Nils succeeded in convincing me to register for the dyno and I also convinced my friend Katrin Amann from Sweden. The dyno was our next little competition. The jug was screwed at the starting point of 1 meter 60. The first few jumps were easy for everyone, so I tried out all different foot positions: straight, right foot above left foot, left foot above right foot and crossed. Then it became more difficult. We were not so many people in the girl category. Alina Ring and Andrea Kümin from Switzerland lasted the longest, making it very exciting. My fellow club member Elfe Claes missed the podium, Katrin became fifth. Mathilde Becerra from France and another Belgian girl fell off the first. For me it was okay. After jumping a lot of times, Alina, Andrea and I were the only ones left and they both already had some nice flappers. Then after some more jumps, Andrea called it quits because her flappers were too painful. Alina couldn’t grab the jug anymore and I continued on my own. Nicky Horak, the Swedish coach said my technique was the worst ever and I must thank him for all the tips he gave me and for coaching me all the way through.

New World Record at 2 m 37,5 cm

Then after a while, speaker Wim Verhoeven announced that I was very closely approaching the world record of 2 meters 20. This record dated from 2012 and was jumped by Elise Sethna, the Canadian bouldering champion of 2013 and 2014. Wim called for someone to film it, a judge to check the position of the holds and the inclination of the wall and the jury president as prove. Then I launched for the world record. It was really weird because after a few more launches breaking the world record 7 times in steps of 2,5 cm, Wim shouted through the microphone that I had completely smashed the world record by 17,5 cm. I eventually grabbed the jug in the 5th and last attempt, setting the bar at 2 m 37,5 cm. I felt I was in my flow. Helped by the encouragements of the crowd and the rhythm of jumping, resting a few minutes and jumping again, I was able to stay in my flow. This rhythm was interrupted by the boys who had to start jumping to stay on schedule and this took me out of my flow. I gave the slack-line I won to a friend who was very happy with it.

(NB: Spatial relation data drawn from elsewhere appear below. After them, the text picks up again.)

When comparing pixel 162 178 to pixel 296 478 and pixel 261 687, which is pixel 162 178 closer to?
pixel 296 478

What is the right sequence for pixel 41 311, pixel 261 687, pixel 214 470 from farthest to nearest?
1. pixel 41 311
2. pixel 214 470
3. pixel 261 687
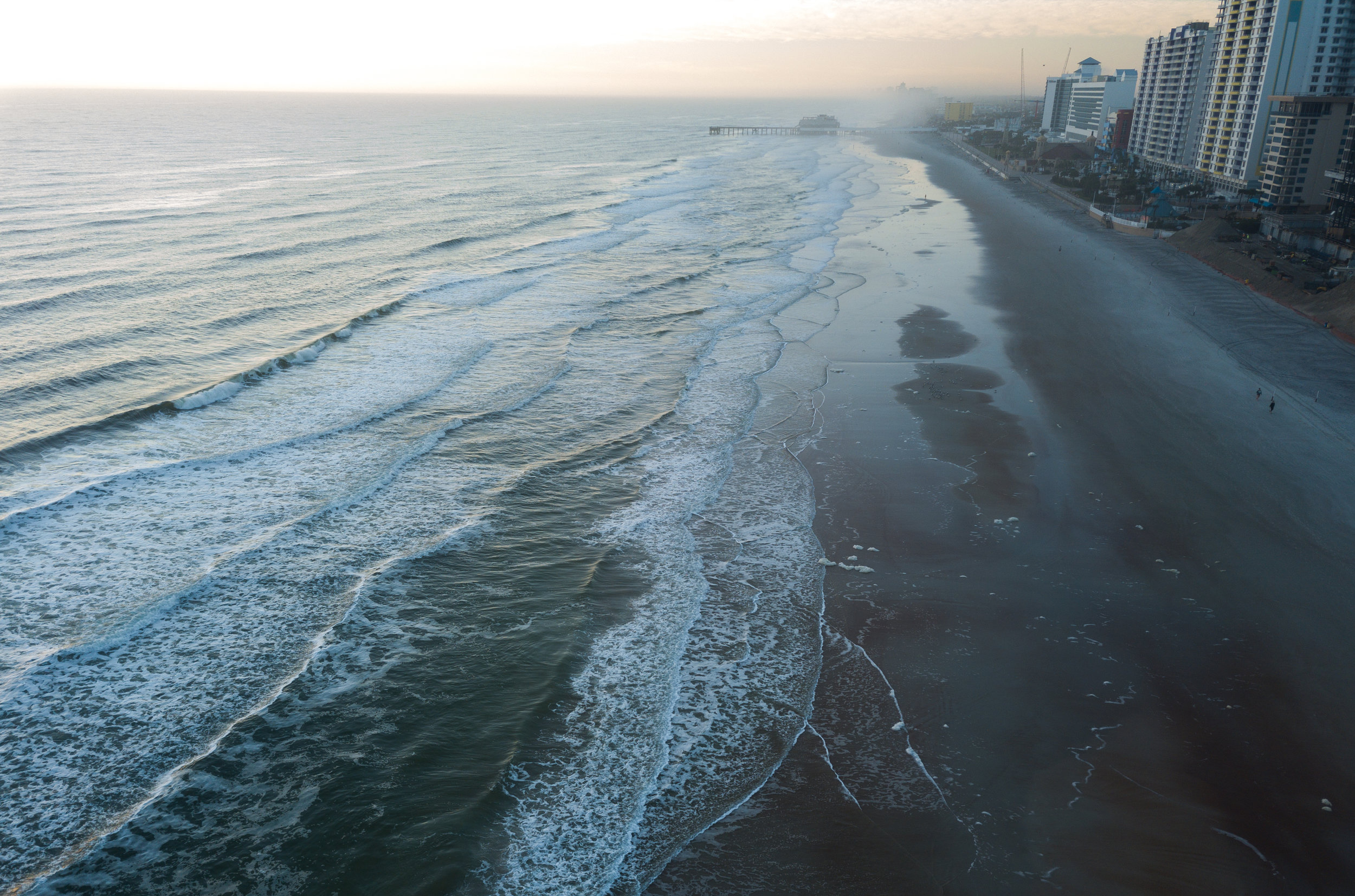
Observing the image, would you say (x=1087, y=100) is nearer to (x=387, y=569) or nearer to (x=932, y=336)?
(x=932, y=336)

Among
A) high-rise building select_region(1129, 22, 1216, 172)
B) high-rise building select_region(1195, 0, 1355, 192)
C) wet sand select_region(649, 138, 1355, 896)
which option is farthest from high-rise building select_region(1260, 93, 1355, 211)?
wet sand select_region(649, 138, 1355, 896)

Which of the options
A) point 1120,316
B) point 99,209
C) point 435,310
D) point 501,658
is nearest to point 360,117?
point 99,209

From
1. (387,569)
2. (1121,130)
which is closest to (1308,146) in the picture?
(387,569)

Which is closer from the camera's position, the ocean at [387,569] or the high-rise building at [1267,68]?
the ocean at [387,569]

No flappers, only a few bruises

The Finals

Although the sun was shining brightly, a dry wind from the north made me freeze. I had no more time to go and get my coat out of the car because the finals had started and I didn’t want to miss a single second of it, so my brother Alan gave me his jacket. The final routes for the men and the women were very nice, but since I had already tried out the women’s route, I knew it became very hard at the end. Although Anak was sick and had a little bit of trouble warming up due to the cold, she still did a very good job. Mina and Jain were the better ones in this round, both sending the route. Anak fell at that very hard last part and came out 3rd. We’re all so very proud of her.

Jérôme Vervier: “This is the kind of picture that gives me the reason why I’m taking pictures. Proficiat voor uw weekend (Anak voor haar resultaat en Celine voor het werk en de dyno challenge.) Uw mentaliteit en gedrag zijn exemplarisch :-). Ik hoop op een dag  foto’s van u te kunnen nemen op de rotsen. Voor mij is dit dé foto van mijn fotoweekend, ook al is het geen ‘actiefoto’ op de muur.Website

After one week of coverage in all kinds of press media except for the Belgian press such as belclimb (only climb2climb mentioned it), the short jury video was viewed in less than 2 weeks more than 120.000 times. (KBF 14.000 views, I Love Climbing 134.000 views, Youtube 12.000, blog Celine 6.000 hits, etc.) Gazet Van Antwerpen picked the Youtube feed up on  October 6. Thanks to alle friends and media who shared this feat.

Some great reactions on I Love Climbing:

Chris Young Kale you think this is some sorta frog human hybrid?

Chris Fitton We need to build this and I want that mutha fuckin record!!!

Dharma Mawan wow ,,,,, she is the real ”spider man”.

Aaron Rader Great feet – Tony Goodridge how can you tell in those shoes?

Martin Martgou I wish I was that tall.